Ma torniamo indietro, Morrison aveva avuto un duro litigio con la vedova del suo ex produttore ed era rimasto al verde, stava suonando nei club di Boston, quando la Warner lo scritturò e registrò lo spettacolare Astral Weeks, ma su quell'album fu il produttore, Lewis Merenstein, a scegliere alcuni musicisti di formazione jazz per colorare le canzoni intime e folk di Morrison. Il risultato fu una vera meraviglia, ma non trovò un pubblico. Dopo di che Morrison andò a vivere con la moglie, Janet Planet, fuori Woodstock, seguendo le orme degli unici musicisti contemporanei che apprezzava, Bob Dylan e The Band.
Ora stava per diventare padre per la prima volta e il suo umore era cambiato molto. Stava bene, sicuro di sé, felice e innamorato, cosa che avrebbe dimostrato nelle composizioni che stava preparando. A Woodstock aveva incontrato un gruppo di musicisti con cui era in sintonia e con cui aveva suonato alcune di quelle canzoni, persone come il chitarrista John Platania, il sassofonista Jack Schroer o il tastierista Jef Labes. Quando arrivò il momento di registrare l'album, chiese loro di unirsi a lui. Ma in studio Merenstein lo aspettava con i musicisti di Astral Weeks. Fu allora che Van Morrison fece un passo avanti e decise che i musicisti che avrebbero suonato con lui erano quelli che aveva scelto e che il suono sarebbe stato quello che aveva in mente.
Non sbagliava, quelle sessioni trasudavano magia. Il batterista Gary Mallaber dice che quando Morrison prese la sua Guild D-50 e cominciò a cantare Into The Mystic, i suoi capelli si drizzarono, anche se aveva già sentito la canzone. Ma come fece notare durante le prove era come guardare un simulatore di volo, mentre in studio era come guardare un vero aereo che decollava. E quella canzone è il cuore dell'album, un mix emozionale di folk e soul celtico, di chitarre acustiche, Platania lo accompagna fornendo meravigliosi contrappunti con la sua Ovation Balladeer, e i fiati, imitando la sirena di cui parlano i testi. Una canzone eterea su cui vola la migliore voce bianca del rock, oltre a quella di Elvis.
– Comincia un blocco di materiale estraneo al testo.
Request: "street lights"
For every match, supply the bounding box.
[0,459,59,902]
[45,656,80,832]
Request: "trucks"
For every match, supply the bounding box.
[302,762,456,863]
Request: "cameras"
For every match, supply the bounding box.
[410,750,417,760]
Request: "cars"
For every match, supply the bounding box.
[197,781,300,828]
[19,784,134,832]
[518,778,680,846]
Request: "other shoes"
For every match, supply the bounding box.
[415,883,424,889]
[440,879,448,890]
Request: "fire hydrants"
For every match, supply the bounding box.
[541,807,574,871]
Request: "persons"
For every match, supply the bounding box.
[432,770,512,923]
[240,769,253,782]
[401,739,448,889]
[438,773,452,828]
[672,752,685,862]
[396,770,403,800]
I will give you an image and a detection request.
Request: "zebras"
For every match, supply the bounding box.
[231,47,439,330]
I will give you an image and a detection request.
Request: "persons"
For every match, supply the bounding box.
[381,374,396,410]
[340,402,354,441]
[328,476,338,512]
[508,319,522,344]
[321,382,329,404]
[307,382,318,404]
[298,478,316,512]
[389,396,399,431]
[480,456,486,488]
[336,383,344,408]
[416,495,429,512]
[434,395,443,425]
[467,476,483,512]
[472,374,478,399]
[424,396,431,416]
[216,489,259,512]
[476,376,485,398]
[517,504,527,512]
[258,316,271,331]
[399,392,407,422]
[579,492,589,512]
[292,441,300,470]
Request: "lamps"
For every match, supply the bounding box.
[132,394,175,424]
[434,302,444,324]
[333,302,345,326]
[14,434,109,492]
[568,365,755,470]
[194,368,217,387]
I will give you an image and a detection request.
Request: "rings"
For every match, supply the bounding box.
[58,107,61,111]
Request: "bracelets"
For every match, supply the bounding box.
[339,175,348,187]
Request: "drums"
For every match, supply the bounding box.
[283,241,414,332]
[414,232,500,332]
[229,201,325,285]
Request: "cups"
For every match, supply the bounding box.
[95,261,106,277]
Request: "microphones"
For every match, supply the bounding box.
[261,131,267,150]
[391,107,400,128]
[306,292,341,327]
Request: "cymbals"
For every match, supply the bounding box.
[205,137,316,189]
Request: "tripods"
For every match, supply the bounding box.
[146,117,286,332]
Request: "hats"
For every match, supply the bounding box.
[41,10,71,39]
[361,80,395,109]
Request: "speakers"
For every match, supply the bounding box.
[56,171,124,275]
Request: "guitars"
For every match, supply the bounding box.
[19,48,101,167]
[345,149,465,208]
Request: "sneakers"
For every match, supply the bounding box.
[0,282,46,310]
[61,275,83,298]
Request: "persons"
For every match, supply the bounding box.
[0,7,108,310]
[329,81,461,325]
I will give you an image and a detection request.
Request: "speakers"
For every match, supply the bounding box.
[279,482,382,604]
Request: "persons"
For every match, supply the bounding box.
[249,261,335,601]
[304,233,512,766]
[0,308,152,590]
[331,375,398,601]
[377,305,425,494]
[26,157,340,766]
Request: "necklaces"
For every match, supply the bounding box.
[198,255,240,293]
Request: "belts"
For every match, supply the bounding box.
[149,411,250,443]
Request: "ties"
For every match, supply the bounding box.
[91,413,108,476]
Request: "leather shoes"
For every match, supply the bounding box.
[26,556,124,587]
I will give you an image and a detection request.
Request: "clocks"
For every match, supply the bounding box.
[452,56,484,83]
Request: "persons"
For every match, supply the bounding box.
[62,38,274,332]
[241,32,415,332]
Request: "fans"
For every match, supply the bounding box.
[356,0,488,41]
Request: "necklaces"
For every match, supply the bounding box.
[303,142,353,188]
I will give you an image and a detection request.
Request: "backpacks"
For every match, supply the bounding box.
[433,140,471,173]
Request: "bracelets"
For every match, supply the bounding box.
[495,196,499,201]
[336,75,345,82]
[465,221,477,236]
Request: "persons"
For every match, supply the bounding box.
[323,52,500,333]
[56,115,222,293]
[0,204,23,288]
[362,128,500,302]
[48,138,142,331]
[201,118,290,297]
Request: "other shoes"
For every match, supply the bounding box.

And It Stoned Me apre l'album tra ricordi di gioventù e il blue-eyed soul, la canzone del titolo è una perfetta combinazione di accordi jazz e cori perfetti, mentre Caravan riesce sempre a far emergere il meglio del suo interprete, come dimostrano le sue leggendarie esibizioni dal vivo, sia in It's Too Late To Stop Now che in The Last Waltz dei The Band, di cui diventerà inseparabile in quei tempi. Il primo lato di questo album è uno dei più belli in assoluto, ma anche se non altrettanto noto, le cinque canzoni che compongono l'altro lato non sono poi così lontane, dal coro R&B di These Dreams Of You all'inarrestabile chiusura con Glad Tidings, passando per l'irresistibile clavicembalo barocco di Everyone. Se Astral Weeks era cupo, Moondance era un'esplosione di luce e felicità.
Naturalmente l'album fu un successo e fece sì che Van Morrison godesse di una lunga e fruttuosa carriera. Moondance può essere considerato la quintessenza del cantante, la più vicina ai suoni che sentiva nella sua testa, cosa che si può capire guardando il disco su cui è stata modellata la sua carriera. Il suo mix di soul, jazz, folk e country suona come nessun altro perché questo non era uno stile, era Van Morrison condensato in musica.